“Any modern democracy places great emphasis on an independent media.” St James South MP Donville Inniss, February 27, 2018.
The $9 million which the Barbados Government will draw down from the Consolidated Fund to pump into the Caribbean Broadcasting Corporation (CBC) perhaps provides further irrefutable evidence that the time to divest that state-owned entity has long passed. That CBC continues to have a broadcast monopoly in Barbados and should be turning over some form of profit also seems to be lost on everyone – especially the Freundel Stuart-led Democratic Labour Party.
In a small economy such as Barbados’, it is bordering on lunacy that taxpayers’ limited dollars should annually be thrown into the bottomless well that is CBC as presently structured and perennially mismanaged by Government. During yesterday’s debate in the House of Assembly St James South MP Donville Inniss persistently hinted at privatization of the media entity without being completely definitive. Then, understandably, he followed the party line by supporting the supplementary to prop up CBC financially. Mr Inniss is to be admired for always speaking his mind but yesterday he missed a golden opportunity to become the principal Government voice agitating for CBC’s privatization.

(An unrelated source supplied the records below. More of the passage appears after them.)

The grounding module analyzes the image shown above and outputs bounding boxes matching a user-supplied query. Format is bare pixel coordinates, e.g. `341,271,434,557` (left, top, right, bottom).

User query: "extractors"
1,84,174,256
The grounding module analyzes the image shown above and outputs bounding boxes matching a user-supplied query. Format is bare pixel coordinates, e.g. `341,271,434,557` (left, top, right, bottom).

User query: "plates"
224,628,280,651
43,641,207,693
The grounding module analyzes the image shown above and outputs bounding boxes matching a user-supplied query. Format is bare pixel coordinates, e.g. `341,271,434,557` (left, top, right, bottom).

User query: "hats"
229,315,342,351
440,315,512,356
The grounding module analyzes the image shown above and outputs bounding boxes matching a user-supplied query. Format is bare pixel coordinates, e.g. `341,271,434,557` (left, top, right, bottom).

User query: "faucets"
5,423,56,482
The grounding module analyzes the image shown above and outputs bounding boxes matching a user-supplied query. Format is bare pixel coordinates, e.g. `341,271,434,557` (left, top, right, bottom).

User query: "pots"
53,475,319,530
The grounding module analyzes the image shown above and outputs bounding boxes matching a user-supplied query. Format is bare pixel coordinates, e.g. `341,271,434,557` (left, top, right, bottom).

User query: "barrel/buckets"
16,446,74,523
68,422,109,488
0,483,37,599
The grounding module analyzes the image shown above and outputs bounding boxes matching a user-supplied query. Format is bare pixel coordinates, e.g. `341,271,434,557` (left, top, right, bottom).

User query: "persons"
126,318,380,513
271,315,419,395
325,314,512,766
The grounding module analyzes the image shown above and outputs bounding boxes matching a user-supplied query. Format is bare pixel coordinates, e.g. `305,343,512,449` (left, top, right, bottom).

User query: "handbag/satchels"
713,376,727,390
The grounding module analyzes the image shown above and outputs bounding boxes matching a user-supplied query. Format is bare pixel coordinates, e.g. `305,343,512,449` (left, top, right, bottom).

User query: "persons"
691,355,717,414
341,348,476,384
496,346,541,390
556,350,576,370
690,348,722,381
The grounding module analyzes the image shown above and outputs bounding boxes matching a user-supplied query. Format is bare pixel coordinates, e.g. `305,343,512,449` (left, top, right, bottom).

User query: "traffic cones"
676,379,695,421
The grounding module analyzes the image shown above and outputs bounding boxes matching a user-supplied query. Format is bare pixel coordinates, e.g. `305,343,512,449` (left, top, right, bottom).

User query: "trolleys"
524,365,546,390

Mr Inniss had this to say: “The role of the state ought to be more the regulation and the regulatory environment of the media in Barbados, as opposed to becoming more entrenched in the ownership of it.” And he went further. Mr Inniss said Government needed to show a greater sense of urgency in restricting itself more towards providing the best regulatory environment so that television and radio station licences could be granted to various entities. The outspoken politician was spot on in his assessment.
But if he or any of his similarly-minded parliamentary or DLP colleagues expect to find agreement from their political leader in removing the CBC albatross from around taxpayers’ necks, they are tuned into the wrong antenna. This is what Mr Stuart had to say in the House of Assembly in 2011 during debate on a resolution for a $40.6 million lifeline for CBC. “Let the word go forth: the Democratic Labour Party Government established CBC as a state-owned station. The DLP Government will keep CBC as a state-owned station. Let there be no debate over that.” And being the highly adroit politician that he is, Mr Stuart neutered any politicking or contrary opinion that might have come from the Opposition benches when he added: “CBC is not, at this stage under this Government, going to be privatized. Those who wanted to do it had 14 years to do it and did not do it.”

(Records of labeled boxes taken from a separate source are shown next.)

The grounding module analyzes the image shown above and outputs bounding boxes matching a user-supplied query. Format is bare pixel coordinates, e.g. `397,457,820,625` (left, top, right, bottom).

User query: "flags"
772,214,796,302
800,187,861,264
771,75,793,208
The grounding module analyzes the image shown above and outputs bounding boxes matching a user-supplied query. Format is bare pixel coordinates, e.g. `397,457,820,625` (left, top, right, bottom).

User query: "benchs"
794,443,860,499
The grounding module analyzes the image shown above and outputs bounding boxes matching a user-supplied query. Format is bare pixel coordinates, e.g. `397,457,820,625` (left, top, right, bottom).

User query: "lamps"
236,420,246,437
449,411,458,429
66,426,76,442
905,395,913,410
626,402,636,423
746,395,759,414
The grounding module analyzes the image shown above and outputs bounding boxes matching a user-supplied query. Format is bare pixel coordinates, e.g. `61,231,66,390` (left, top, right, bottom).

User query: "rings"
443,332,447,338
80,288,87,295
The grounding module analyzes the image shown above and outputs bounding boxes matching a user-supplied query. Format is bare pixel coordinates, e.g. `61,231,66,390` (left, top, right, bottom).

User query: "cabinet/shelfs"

During that debate seven years ago it was revealed that when the Democratic Labour Party took office CBC had been operating with an accumulated deficit that had quadrupled to over BDS$76 million by 2008. Yet, Mr Stuart said then that was not the time to remodel the operational structure of CBC. And between 1994 and 2008 the Barbados Labour Party did not see it as necessary to remodel the operational and management structure of the corporation. The truth is that between 2011 and yesterday CBC has sponged off more than $50 million in taxpayers’ dollars and seems no closer to emerging from their eternal red. Not only does the corporation have a broadcast monopoly, but if the money that disappears into that gaping well at the Pine is to be taken into account, the corporation also has a monopoly on ineffective and futile management.
Last year it was publicly revealed that there were 254 entities that owed CBC about $2 million. That is a small amount compared to what taxpayers pump into the corporation but it gives an indication of the ineffectiveness of those with the responsibility for the financial management of the state-owned facility. That CBC was owed thousands of dollars by entities such as the National Cultural Foundation and the two main political parties themselves, demonstrated just how the corporation was viewed by those state and political entities. It was almost natural that private entities would also treat CBC with indifference when it came to settling debts.

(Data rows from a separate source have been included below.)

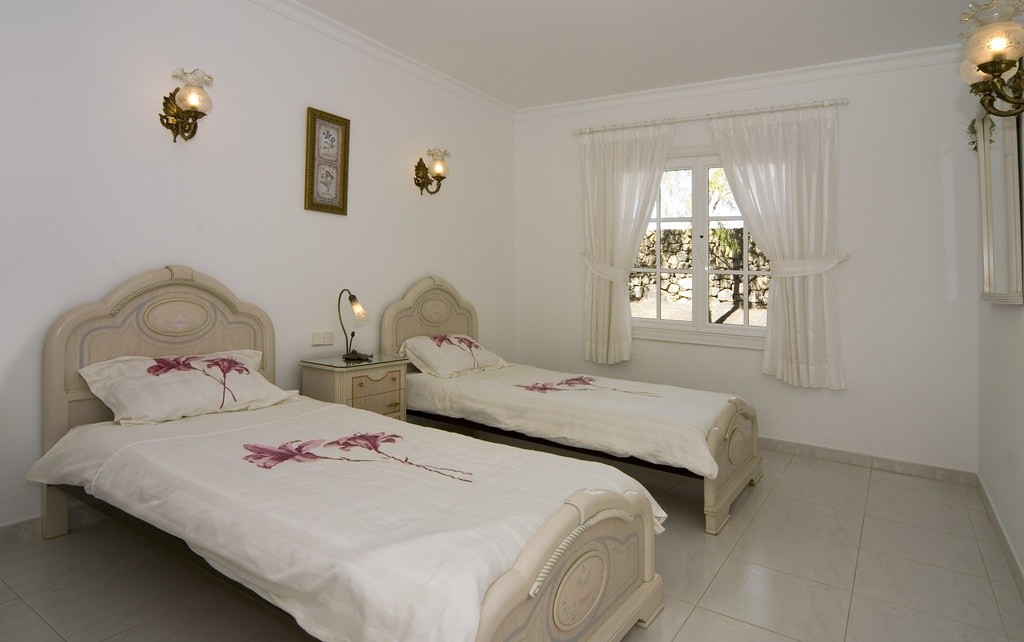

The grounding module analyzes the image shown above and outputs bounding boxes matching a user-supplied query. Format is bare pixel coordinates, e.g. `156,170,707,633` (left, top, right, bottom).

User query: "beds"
379,274,766,536
25,265,670,641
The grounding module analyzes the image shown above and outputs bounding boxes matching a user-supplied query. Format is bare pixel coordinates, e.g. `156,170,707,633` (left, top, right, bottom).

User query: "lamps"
337,289,373,362
158,67,215,142
958,1,1024,106
413,147,450,195
959,25,1024,118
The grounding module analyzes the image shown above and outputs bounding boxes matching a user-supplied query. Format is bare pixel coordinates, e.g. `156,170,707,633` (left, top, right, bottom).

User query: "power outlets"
312,332,324,345
323,332,335,345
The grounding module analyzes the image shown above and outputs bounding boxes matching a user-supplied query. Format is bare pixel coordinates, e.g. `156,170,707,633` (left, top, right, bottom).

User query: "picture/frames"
303,106,351,216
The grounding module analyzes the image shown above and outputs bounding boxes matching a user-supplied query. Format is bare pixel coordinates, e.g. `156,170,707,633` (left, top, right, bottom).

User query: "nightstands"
299,351,412,422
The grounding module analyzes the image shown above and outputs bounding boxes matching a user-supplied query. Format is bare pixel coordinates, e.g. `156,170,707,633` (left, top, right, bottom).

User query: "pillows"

Politicians like the idea of having their tentacles on a television station. They defend the status quo when in Government, and promote and promise privatization when in Opposition. But the time is ripe for decisions to be made in the interests of taxpayers and especially in the interest of the Caribbean Broadcasting Corporation itself. The golden age of CBC is gone. We are no longer living in the 1960s. This is the age of technology where CBC runs the risk of becoming obsolete through their public sponsored incompetence. CBC can be a viable, private sector managed entity with a model geared towards commercial success and not simply a place to get a job.
Mr Inniss suggested yesterday that pumping money into CBC would never stop under its current structure. “I think the time has come when perhaps we as a Parliament have to wrap our minds around what CBC is about and how will it be adequately financed. Unless they are able to get the financial resources to invest in the latest in technology, they are going to find themselves struggling to maintain followings,” he noted.
And after yesterday’s umpteenth bailout, we wait with bated breath for the next supplementary for CBC.